Councillor James Jamieson, chairman of the Local Government Association – which represents councils, agreed with Sir Keir that the Government should “address the immediate financial pressures facing the (social care) sector”.

Mr Jamieson said: “If this awful pandemic has proved one thing it is that there cannot be a sustainable NHS without a sustainable adult social care system.
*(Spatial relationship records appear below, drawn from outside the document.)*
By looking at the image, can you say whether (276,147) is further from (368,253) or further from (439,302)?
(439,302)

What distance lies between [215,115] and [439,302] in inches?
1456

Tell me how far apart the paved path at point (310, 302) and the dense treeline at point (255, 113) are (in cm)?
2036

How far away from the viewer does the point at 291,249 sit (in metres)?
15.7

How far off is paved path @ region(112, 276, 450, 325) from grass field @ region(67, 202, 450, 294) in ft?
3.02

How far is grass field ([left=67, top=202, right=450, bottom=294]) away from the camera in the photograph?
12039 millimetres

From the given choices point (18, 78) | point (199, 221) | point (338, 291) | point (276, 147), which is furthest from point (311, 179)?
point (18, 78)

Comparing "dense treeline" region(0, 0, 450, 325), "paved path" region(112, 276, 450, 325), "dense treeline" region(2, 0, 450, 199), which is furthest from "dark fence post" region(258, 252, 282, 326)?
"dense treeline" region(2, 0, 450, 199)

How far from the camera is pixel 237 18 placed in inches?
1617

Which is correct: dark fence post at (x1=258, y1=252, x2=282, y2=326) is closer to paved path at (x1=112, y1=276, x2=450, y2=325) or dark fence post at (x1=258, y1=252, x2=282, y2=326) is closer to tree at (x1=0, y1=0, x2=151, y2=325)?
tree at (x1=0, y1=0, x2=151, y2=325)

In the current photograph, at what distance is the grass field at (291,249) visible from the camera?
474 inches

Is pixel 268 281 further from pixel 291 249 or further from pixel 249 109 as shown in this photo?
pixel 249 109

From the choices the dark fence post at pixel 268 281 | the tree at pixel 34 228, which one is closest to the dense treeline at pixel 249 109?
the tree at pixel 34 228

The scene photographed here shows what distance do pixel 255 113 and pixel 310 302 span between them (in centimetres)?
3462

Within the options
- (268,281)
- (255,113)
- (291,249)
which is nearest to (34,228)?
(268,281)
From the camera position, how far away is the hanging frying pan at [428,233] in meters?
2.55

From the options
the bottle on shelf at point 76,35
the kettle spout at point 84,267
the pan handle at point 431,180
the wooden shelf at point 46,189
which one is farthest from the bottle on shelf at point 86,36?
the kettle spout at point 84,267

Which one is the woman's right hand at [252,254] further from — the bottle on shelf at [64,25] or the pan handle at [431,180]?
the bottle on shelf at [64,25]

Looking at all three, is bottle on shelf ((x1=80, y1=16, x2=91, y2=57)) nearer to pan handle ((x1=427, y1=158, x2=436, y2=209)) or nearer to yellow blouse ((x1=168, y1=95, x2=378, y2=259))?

You cannot protect one and not the other.”

Jane Harris, director of external affairs at the National Autistic Society, added autistic people have been “forgotten” in the funding and the Government is failing “hundreds of thousands of families and disabled people”.

The Independent Group (ICG) Chair Mike Padgham also warned that social care providers are facing “spiralling costs” from hiring extra staff and PPE, and falling income.

Asked if he thought the Government’s road-map out of lockdown is credible, Sir Keir said the Labour Party will be “looking into the details” before commenting.

“This can’t be done on a wing and a prayer, it requires a credible plan, and national leadership,” he said.

“It’s very important that the public know that the Government’s expert advisers support the measures, so we do need to hear that, to ensure that there’s confidence.”

Sir Keir added that track, trace and isolate, and local lockdowns would be “crucial measures” to ensure a return to normality is done safely.

He said: “Mayors across the country, local authority leaders across the country are saying what we need is the data so we know precisely what’s going on on a day-to-day basis, on a street-by-street basis, and we need the power to take action rapidly.”

Sir Keir also condemned Mr Johnson’s criticism of care home workers’ handling of the coronavirus pandemic.

Earlier this month, the PM told the Commons that “too many” care homes had not properly followed procedures, implying that they were to blame for deaths.

Sir Keir said: “The Prime Minister was completely wrong to try and shift the blame to others, particularly in the care sector who, on the front line, have been doing everything they can in difficult circumstances.”

He added: “Let’s be honest about mistakes, let’s set out what they were and make sure they’re not repeated.”